Please put this sentence from the forum thread about Johnny Carson into Spanish: "It's funny how you can miss someone all over again."

═══ Extract ═══

# RIP Johnny



## cape chef (Jul 31, 2000)

http://www.nytimes.com/2005/01/23/ar...carson.html?hp


----------



## chrose (Nov 20, 2000)

It's too bad, we all have to go sometime and 79 is a bit too young. But he led a charmed life so in that respect I say congrats Johnny, RIP.


----------



## phoebe (Jul 3, 2002)

At the gym today (not boasting, just trying to keep my weight down and my bone density up  ) I saw so many people watching the TVs with Johnny Carson tributes on them while they were on the treadmills. Some folks just stood around to watch and laugh out loud. It's funny how you can miss someone all over again. He was a very classy man.


----------



## mezzaluna (Aug 29, 2000)

I got to see one of my favorite clips: Ed Ames tossing a tomahawk at the outline of a man, and hitting "that spot". Johnny's reaction: "I didn't know you were a pioneer mohel!" He had Jack Benny's deadpan, Bob Hope's razor-sharp comebacks, and a healthy dose of humanity. Too bad that included a weakness for cigarettes.


----------



## bbally (Jan 2, 2005)

Class act, Class Guy, they just don't make em like that anymore. Tis the end of an era.


----------



## ma facon (Dec 16, 2004)

"GOD BLESS YOU" Johnny !!! You will always be a class act and a Great entertainer....................See you on the other side.


----------

═══ Material supplied ═══

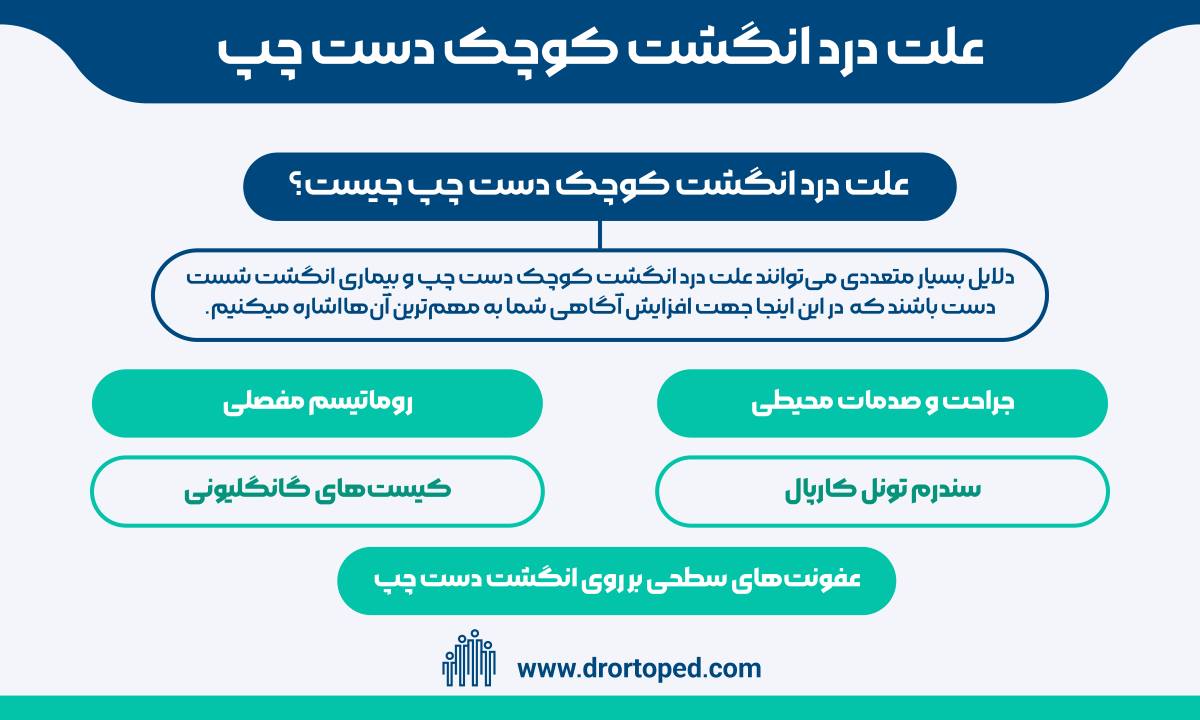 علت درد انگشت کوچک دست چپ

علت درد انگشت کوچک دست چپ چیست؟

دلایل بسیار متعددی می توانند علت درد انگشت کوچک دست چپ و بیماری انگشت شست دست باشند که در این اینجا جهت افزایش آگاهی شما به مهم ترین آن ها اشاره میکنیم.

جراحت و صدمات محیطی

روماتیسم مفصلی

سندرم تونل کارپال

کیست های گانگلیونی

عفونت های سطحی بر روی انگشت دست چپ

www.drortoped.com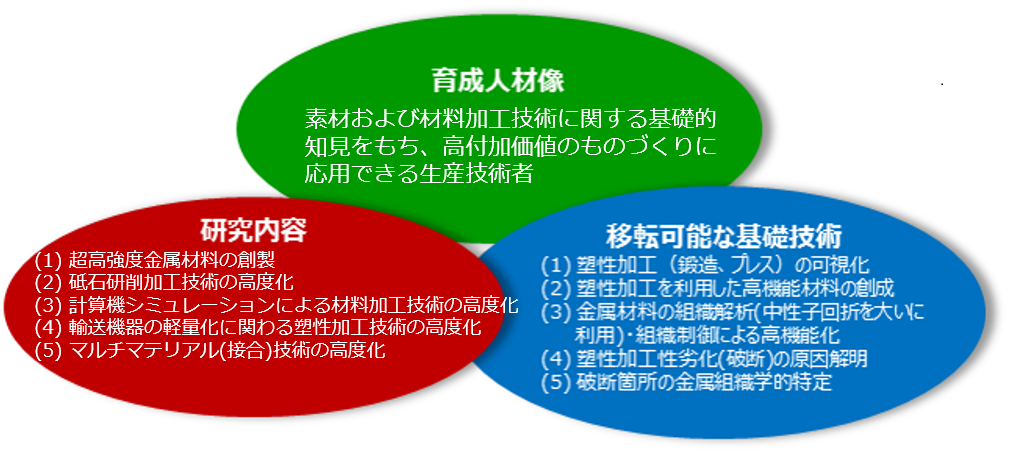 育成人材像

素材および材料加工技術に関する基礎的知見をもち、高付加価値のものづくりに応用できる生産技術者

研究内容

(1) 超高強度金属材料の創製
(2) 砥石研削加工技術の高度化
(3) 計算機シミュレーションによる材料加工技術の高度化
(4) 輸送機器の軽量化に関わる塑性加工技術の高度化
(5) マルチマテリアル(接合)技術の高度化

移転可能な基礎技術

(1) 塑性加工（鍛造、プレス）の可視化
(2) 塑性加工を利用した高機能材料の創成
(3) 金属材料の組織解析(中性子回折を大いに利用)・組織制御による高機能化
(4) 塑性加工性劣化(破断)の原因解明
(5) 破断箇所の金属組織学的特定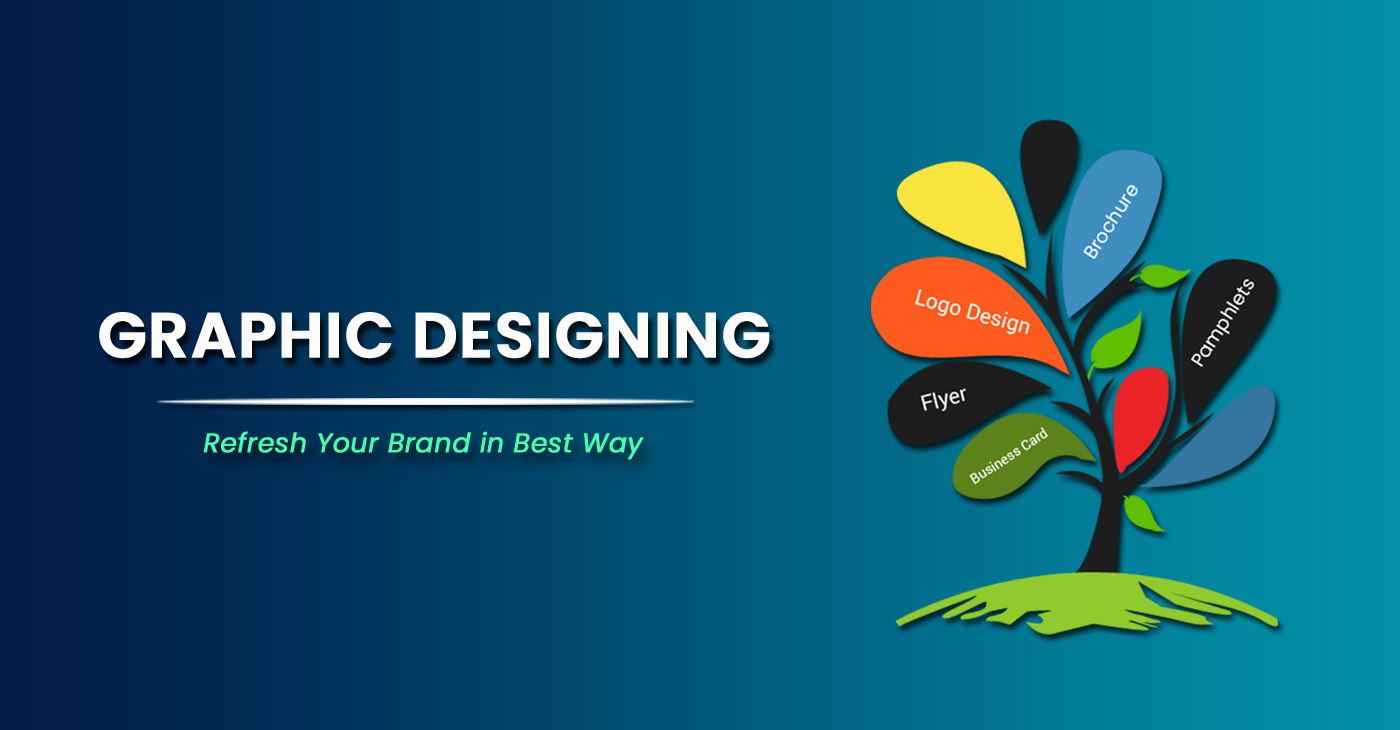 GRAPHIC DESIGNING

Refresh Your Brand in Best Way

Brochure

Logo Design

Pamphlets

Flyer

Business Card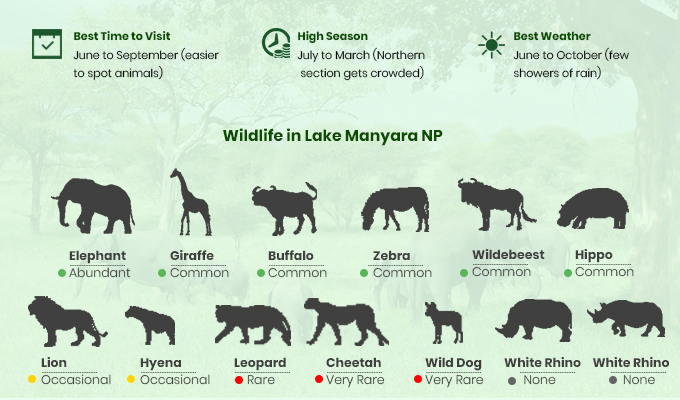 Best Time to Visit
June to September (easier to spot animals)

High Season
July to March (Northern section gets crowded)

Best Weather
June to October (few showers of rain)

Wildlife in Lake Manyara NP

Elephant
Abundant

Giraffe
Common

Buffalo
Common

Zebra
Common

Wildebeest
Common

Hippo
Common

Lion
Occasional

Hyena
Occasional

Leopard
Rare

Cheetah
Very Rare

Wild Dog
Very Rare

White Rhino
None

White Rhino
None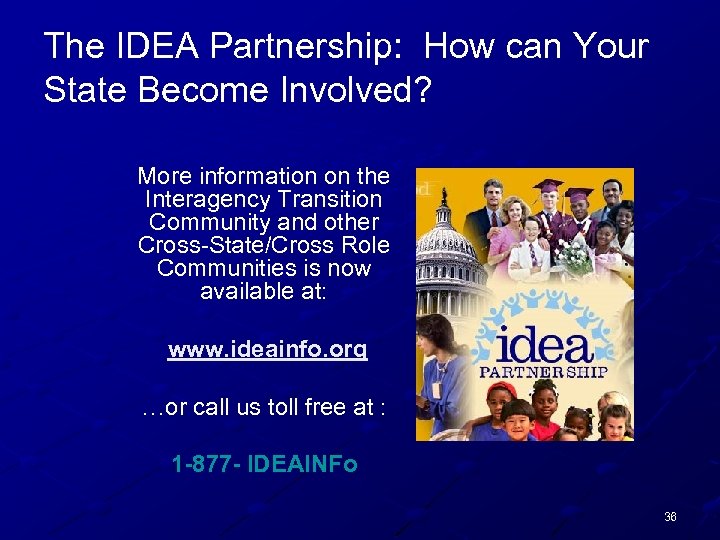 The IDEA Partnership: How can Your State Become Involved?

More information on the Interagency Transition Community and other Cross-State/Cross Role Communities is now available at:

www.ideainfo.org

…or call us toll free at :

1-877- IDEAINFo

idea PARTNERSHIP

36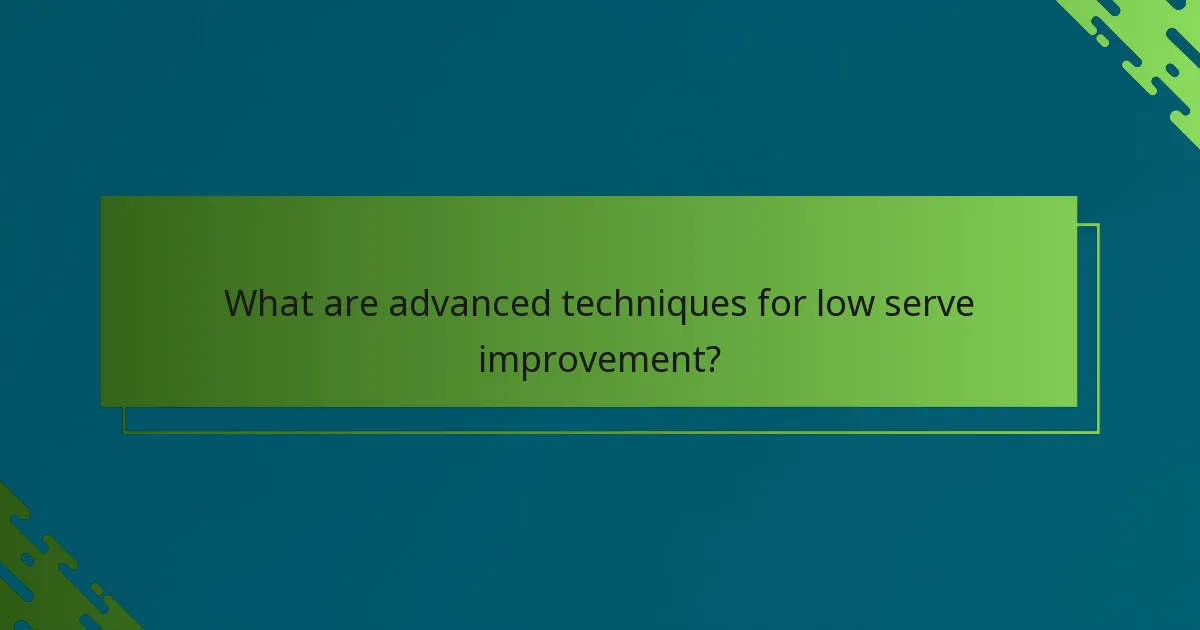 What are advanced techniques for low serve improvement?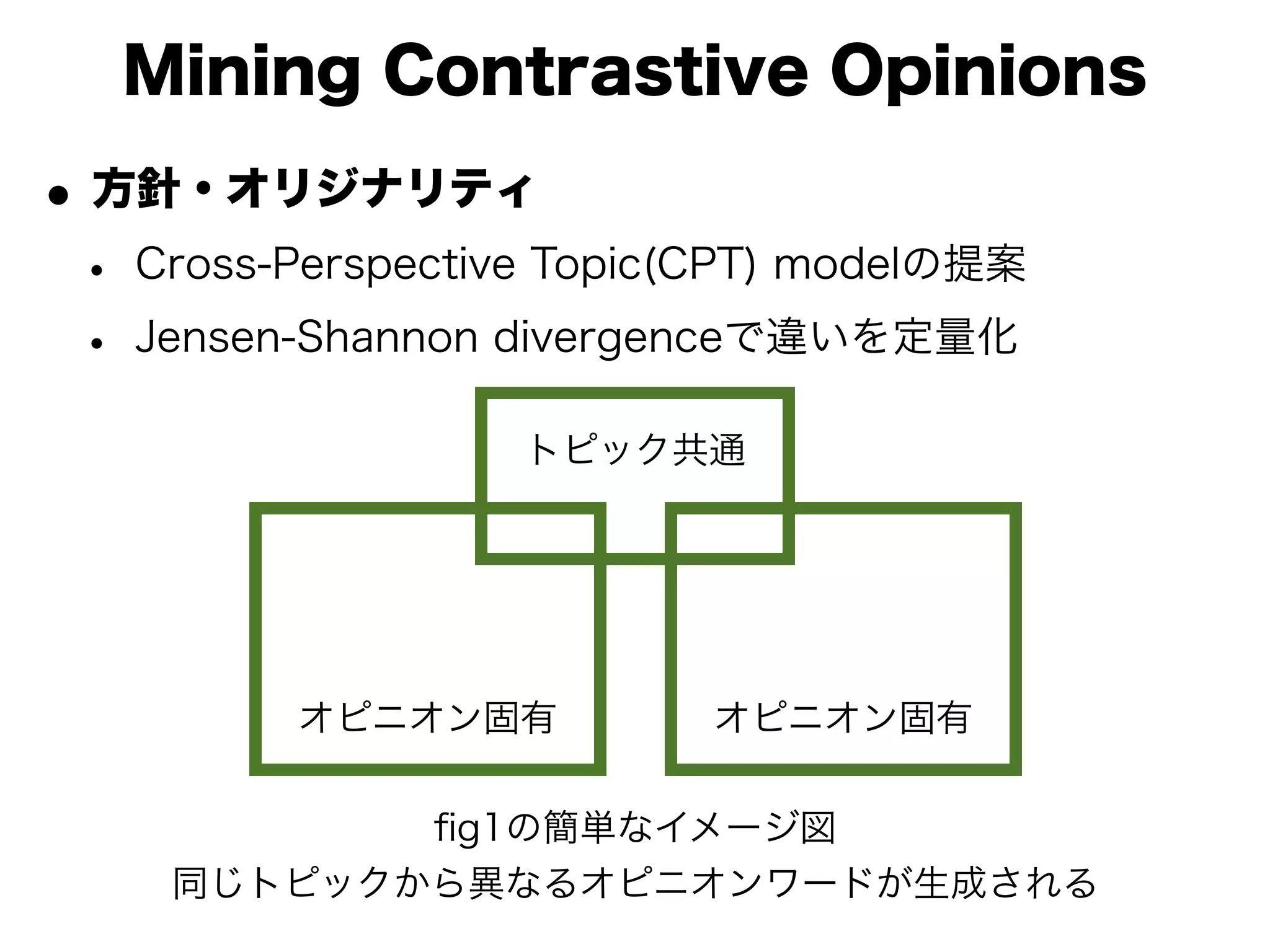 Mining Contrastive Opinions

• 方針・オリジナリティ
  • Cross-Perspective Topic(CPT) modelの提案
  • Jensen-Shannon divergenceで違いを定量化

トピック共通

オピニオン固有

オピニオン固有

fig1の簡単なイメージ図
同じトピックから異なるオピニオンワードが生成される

═══

Your response: Es curioso cómo uno puede volver a extrañar a alguien.